Customers think insurers lack empathy despite the personal nature of the services they provide, Zurich says in a report based on a global survey.

About 88% of consumer respondents believe empathy is important in financial services, and 63% say the sector is genuinely empathetic.

Some 71% believe artificial intelligence cannot recreate genuine human connections and 92% value direct human interaction over 24/7 availability.

“In an AI-driven world, the need for authentic human connection hasn’t disappeared, it has deepened,” Zurich chief customer officer Conny Kalcher said. “Empathy is both the foundation of meaningful relationships, and part of a company’s competitive edge.”

The report says that “of all the sectors surveyed, insurance faces an urgent empathy challenge and a powerful opportunity for transformation ... Empathy is perceived to be in short supply.”

The study, in collaboration with Stanford Social Neuroscience Lab director Jamil Zaki, draws on a YouGov survey of more than 11,500 consumers across 11 countries including Australia.
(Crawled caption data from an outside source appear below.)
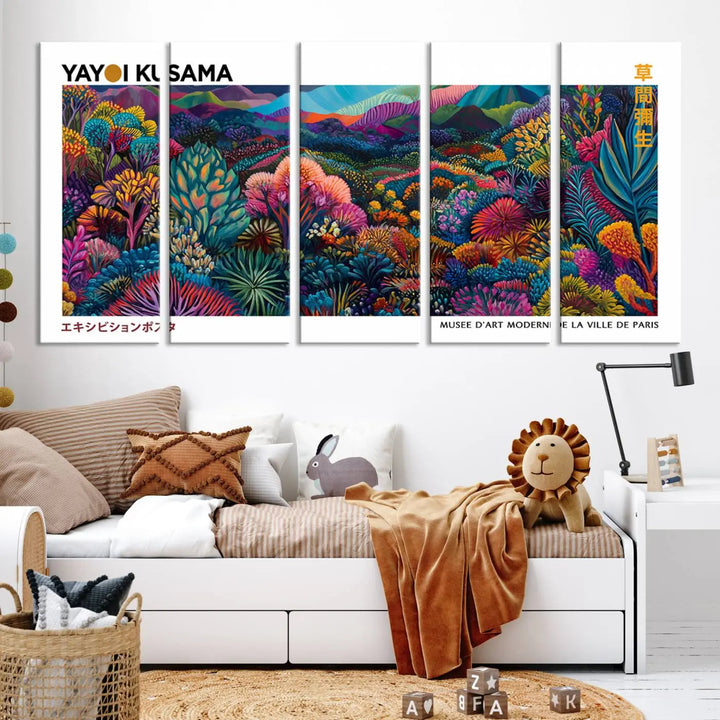 A set of three vibrant abstract landscape canvas prints, inspired by Yayoi Kusama's style and capturing a Japanese Wabi Sabi aesthetic, adorns the dark wall, creating a stunning piece of contemporary décor.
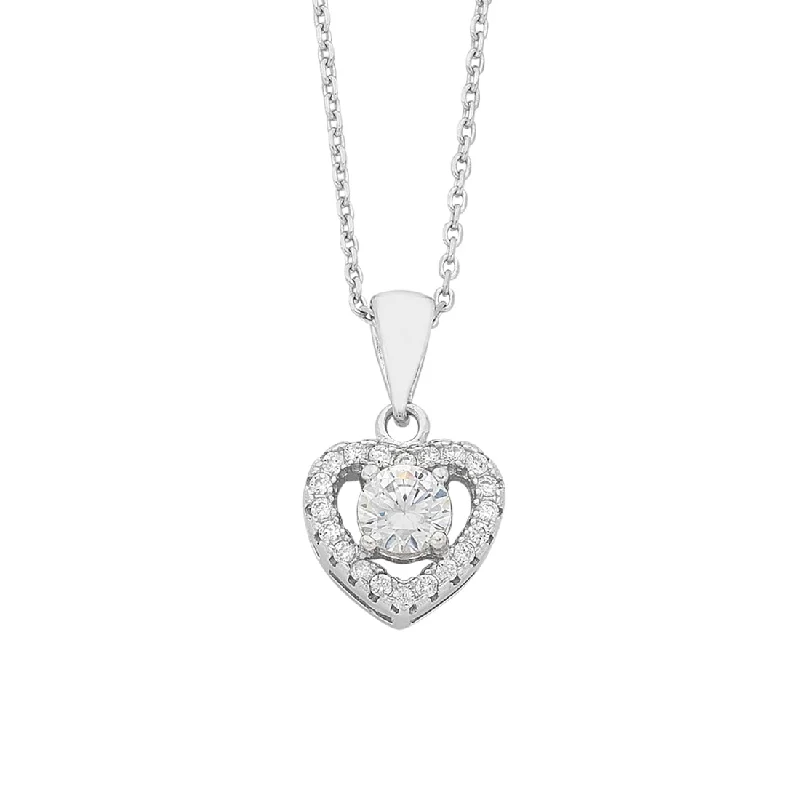 charm necklaces for women -Sterling Silver Cubic Zirconia Heart Halo Necklace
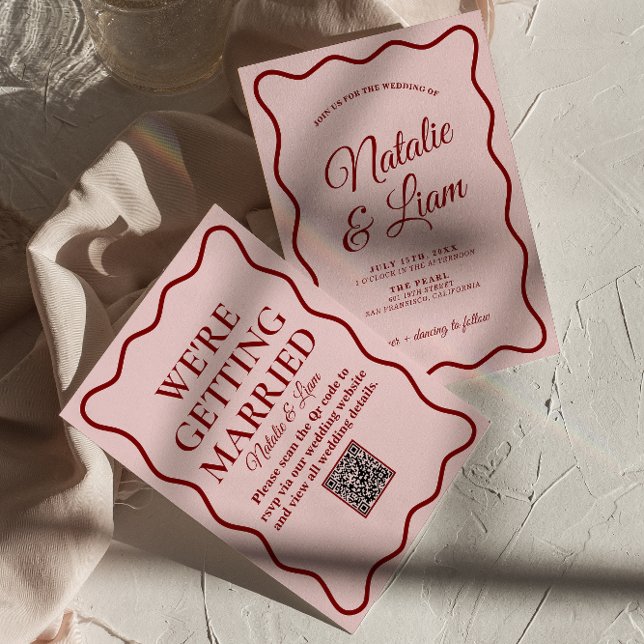 Invitation QR Code Bold moderne coloré Mariage Whimsical (Créateur téléchargé)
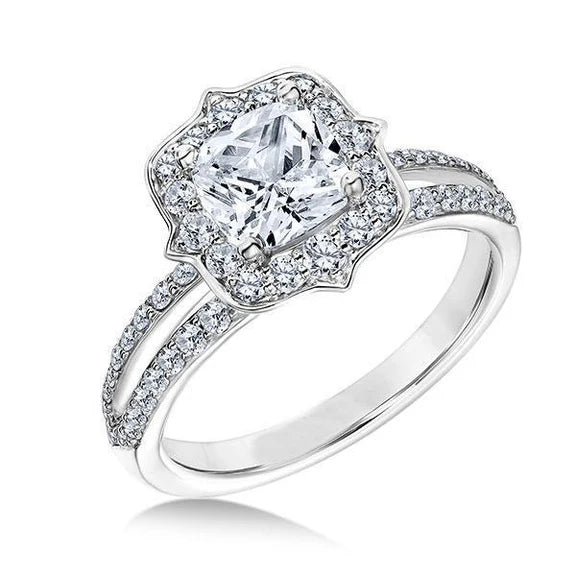 Bague Anniversaire Réel Diamant Halo 2.75 Carats Tige Fendue Or Blanc 14K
Zurich says academic research indicates empathy is not just innate, it can be taught, scaled and embedded into business operations with measurable results.

Dr Zaki says customers expect to be seen and understood.

“Empathy challenges vary across industries, but its impact is universal,” he said. “In sectors like insurance and healthcare, where people face life’s hardest moments, empathy can build trust – or break it.”

The report says that while leveraging AI for efficiency, organisations must prioritise human connection in critical customer interactions, understanding that technology augments but does not replace authentic emotional engagement.

About 73% of survey respondents would avoid using companies that lack empathy towards their situation, while 43% have quit a brand in the past because of this.

Empathy was rated the fifth most important factor in brand choice in Australia, Italy, Spain, Portugal, Germany, Switzerland and Malaysia.

It ranked sixth in Chile and Brazil and seventh in the US and UK.